Input:

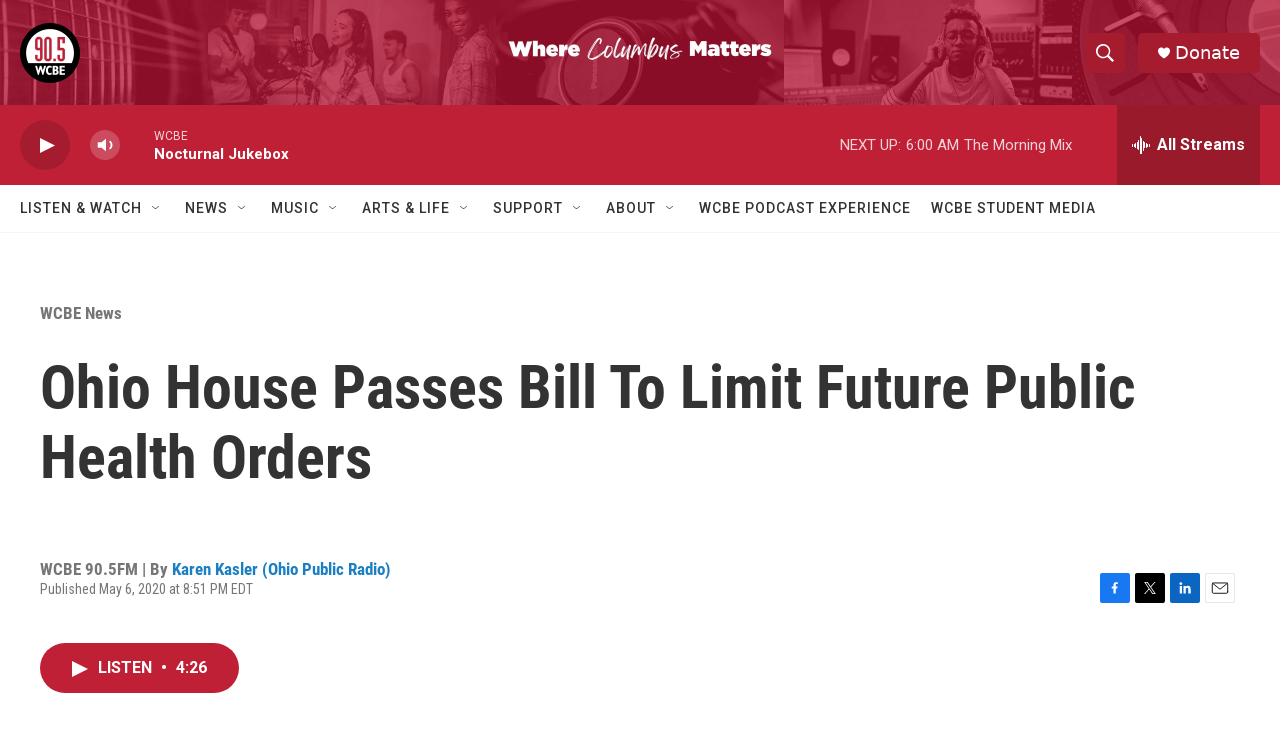

--- FILE ---
content_type: text/html; charset=utf-8
request_url: https://www.google.com/recaptcha/api2/aframe
body_size: 265
content:
<!DOCTYPE HTML><html><head><meta http-equiv="content-type" content="text/html; charset=UTF-8"></head><body><script nonce="8qpq5qQgwl2ptpfMaN2bWQ">/** Anti-fraud and anti-abuse applications only. See google.com/recaptcha */ try{var clients={'sodar':'https://pagead2.googlesyndication.com/pagead/sodar?'};window.addEventListener("message",function(a){try{if(a.source===window.parent){var b=JSON.parse(a.data);var c=clients[b['id']];if(c){var d=document.createElement('img');d.src=c+b['params']+'&rc='+(localStorage.getItem("rc::a")?sessionStorage.getItem("rc::b"):"");window.document.body.appendChild(d);sessionStorage.setItem("rc::e",parseInt(sessionStorage.getItem("rc::e")||0)+1);localStorage.setItem("rc::h",'1768988819125');}}}catch(b){}});window.parent.postMessage("_grecaptcha_ready", "*");}catch(b){}</script></body></html>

Directions:
Down to the last line, reproduce the material above exactly; skip its images.

Answer to this problem:
--- FILE ---
content_type: text/html; charset=utf-8
request_url: https://www.google.com/recaptcha/api2/aframe
body_size: 265
content:
<!DOCTYPE HTML><html><head><meta http-equiv="content-type" content="text/html; charset=UTF-8"></head><body><script nonce="8qpq5qQgwl2ptpfMaN2bWQ">/** Anti-fraud and anti-abuse applications only. See google.com/recaptcha */ try{var clients={'sodar':'https://pagead2.googlesyndication.com/pagead/sodar?'};window.addEventListener("message",function(a){try{if(a.source===window.parent){var b=JSON.parse(a.data);var c=clients[b['id']];if(c){var d=document.createElement('img');d.src=c+b['params']+'&rc='+(localStorage.getItem("rc::a")?sessionStorage.getItem("rc::b"):"");window.document.body.appendChild(d);sessionStorage.setItem("rc::e",parseInt(sessionStorage.getItem("rc::e")||0)+1);localStorage.setItem("rc::h",'1768988819125');}}}catch(b){}});window.parent.postMessage("_grecaptcha_ready", "*");}catch(b){}</script></body></html>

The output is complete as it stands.